In [117]:
import numpy as np
import pandas as pd
from sklearn.model_selection import train_test_split
from sklearn.preprocessing import StandardScaler
from sklearn.neighbors import KNeighborsClassifier
from sklearn.tree import DecisionTreeClassifier
from sklearn.metrics import f1_score
from sklearn.naive_bayes import GaussianNB
from imblearn.over_sampling import SMOTE
from imblearn.under_sampling import RandomUnderSampler
from imblearn.over_sampling import RandomOverSampler
from sklearn.feature_selection import r_regression, RFE, SelectFromModel, SelectKBest
from sklearn.linear_model import LassoCV
from sklearn.svm import SVR

Ladownie danych 

In [118]:
data = np.loadtxt("eeg.csv", dtype=float, delimiter=',')
features = data[:, :-1]
classes = data[:,-1]

Zadaeklarowanie klasyfikatorow, metod balansowania oraz selekcji cech

In [119]:
classifiers = {
    'KNN': KNeighborsClassifier(),
    'DecisionTree': DecisionTreeClassifier(),
    'Beyesian': GaussianNB()    
}

In [121]:
balancing_methods = {
    'Undersampling': RandomUnderSampler(),
    'SMOTE': SMOTE(),
    'Oversampling': RandomOverSampler()
}

Sprawdzenie metod balansu danych dla poszczególnych klasyfikatorów

In [122]:
results = pd.DataFrame(columns=['classifier', 'balance_method', 'accuracy'])

In [123]:
for balancing_name, balancing_method in balancing_methods.items():

    x_resampled, y_resampled = balancing_method.fit_resample(features, classes)
    x_train, x_test, y_train, y_test = train_test_split(x_resampled, y_resampled, test_size=0.1, random_state=50, stratify=y_resampled)
    y_train_weight = np.where(y_train == 1, 0.13, 1 )

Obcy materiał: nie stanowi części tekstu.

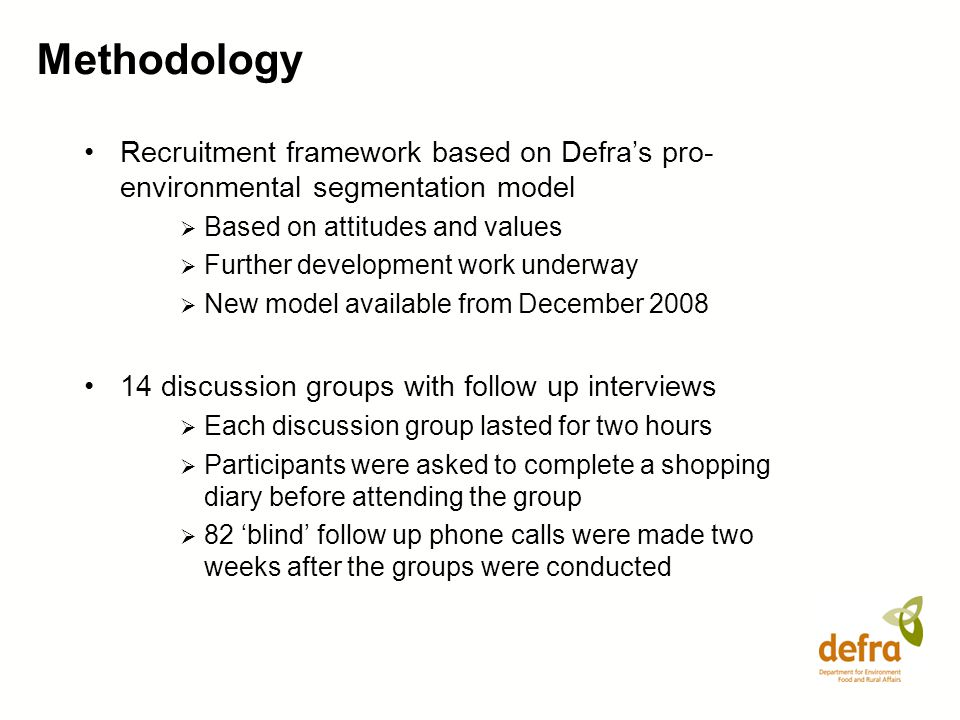 Methodology Recruitment framework based on Defra's pro-environmental segmentation model. Based on attitudes and values.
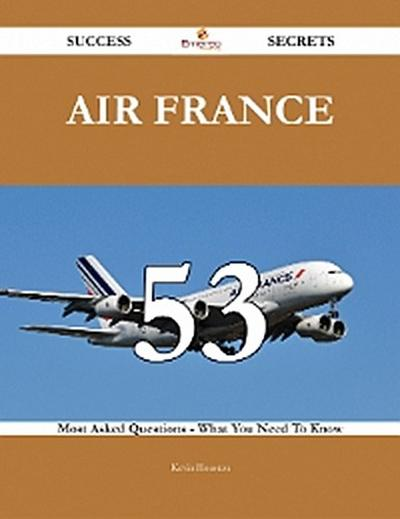 Air France 53 Success Secrets - 53 Most Asked Questions On Air France - What You Need To Know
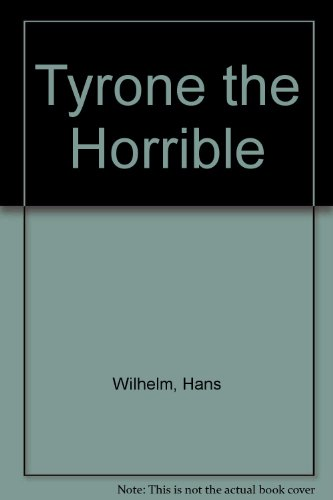 9780606019729: Tyrone the Horrible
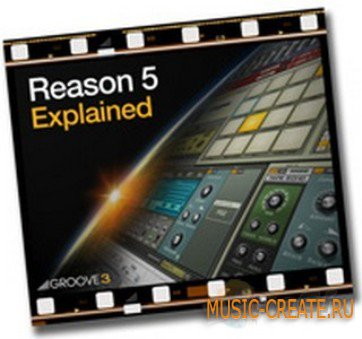 Groove 3 Reason 5 Explained TUTORIAL AudioP2P - учебный курс по Reason 5 (англ.)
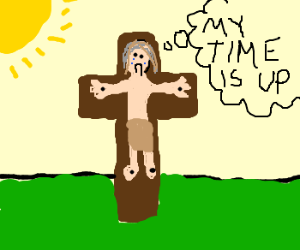 Crucified Jesus denying his fate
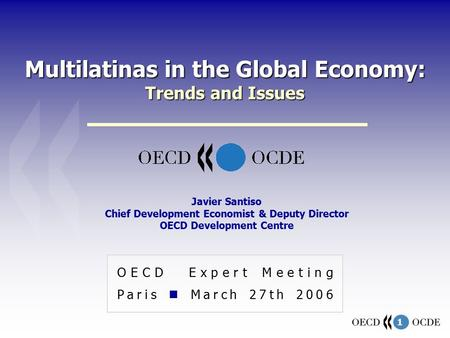 1 Multilatinas in the Global Economy: Trends and Issues OECD Expert Meeting Paris March 27th 2006 Javier Santiso Chief Development Economist & Deputy Director.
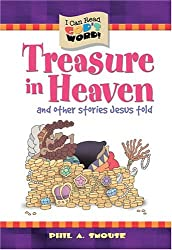 Treasures in Heaven and Other Stories Jesus Told (I Can Read God's Word)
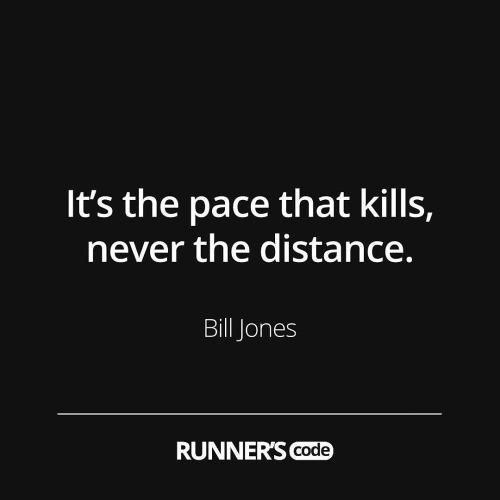 Pace kills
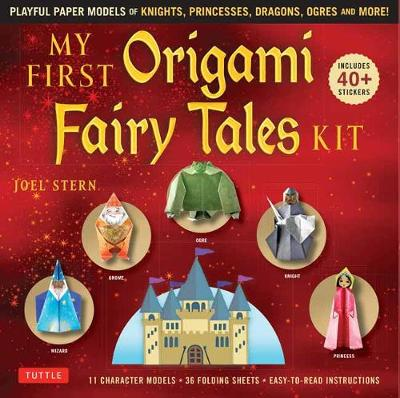 My First Origami Fairy Tales Kit: Fold Paper Models of Knights, Princesses, Dragons, Ogres and Many More!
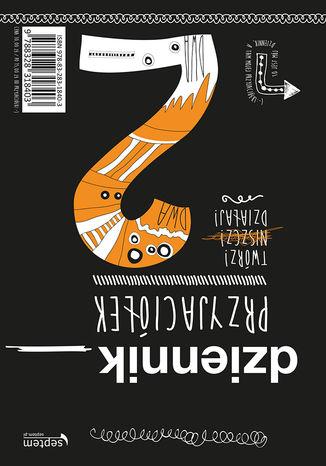 Tył okładki książki/ebooka Dziennik przyjaciółek 2. Twórz, niszcz, działaj!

    scaler = StandardScaler()
    x_train = scaler.fit_transform(x_train)
    x_test = scaler.fit_transform(x_test)
    
    for classifier_name, classifier in classifiers.items():
        classifier.fit(x_train, y_train)

        y_pred  = classifier.predict(x_test)

        accuracy = f1_score(y_test, y_pred)
        results = results.append({'classifier': classifier_name, 'balance_method': balancing_name, 'accuracy': accuracy}, ignore_index=True)

results

  results = results.append({'classifier': classifier_name, 'balance_method': balancing_name, 'accuracy': accuracy}, ignore_index=True)
  results = results.append({'classifier': classifier_name, 'balance_method': balancing_name, 'accuracy': accuracy}, ignore_index=True)
  results = results.append({'classifier': classifier_name, 'balance_method': balancing_name, 'accuracy': accuracy}, ignore_index=True)
  results = results.append({'classifier': classifier_name, 'balance_method': balancing_name, 'accuracy': accuracy}, ignore_index=True)
  results = results.append({'classifier': classifier_name, 'balance_method': balancing_name, 'accuracy': accuracy}, ignore_index=True)
  results = results.append({'classifier': classifier_name, 'balance_method': balancing_name, 'accuracy': accuracy}, ignore_index=True)
  results = results.append({'classifier': classifier_name, 'balance_method': balancing_name, 'accuracy': accuracy}, ignore_index=True)
  results = results.append({'classifier': classifier_na

Unnamed: 0,classifier,balance_method,accuracy
0,KNN,Undersampling,0.898678
1,DecisionTree,Undersampling,0.690583
2,Beyesian,Undersampling,0.426966
3,KNN,SMOTE,0.83682
4,DecisionTree,SMOTE,0.599217
5,Beyesian,SMOTE,0.666667
6,KNN,Oversampling,0.827545
7,DecisionTree,Oversampling,0.628623
8,Beyesian,Oversampling,0.666667


In [124]:
max_indexes = results.groupby('classifier')['accuracy'].idxmax()
results_best_balance = results.loc[max_indexes]
results_best_balance

Unnamed: 0,classifier,balance_method,accuracy
5,Beyesian,SMOTE,0.666667
1,DecisionTree,Undersampling,0.690583
0,KNN,Undersampling,0.898678


In [125]:
results_with_selector = pd.DataFrame(columns= ['classifier', 'balance_method', 'accuracy', 'selector_method', 'k'])

Metoda selekcji cech: rekurencyjne usuwanie cech

In [126]:
estimator = SVR(kernel="linear")
selector_name = 'Recursive'
selector_method = lambda k: RFE(estimator= estimator, n_features_to_select=k)

for i, (classifier_name, balancing_name) in results_best_balance[['classifier', 'balance_method']].iterrows():
    classifier = classifiers[classifier_name]
    balancing_method = balancing_methods[balancing_name]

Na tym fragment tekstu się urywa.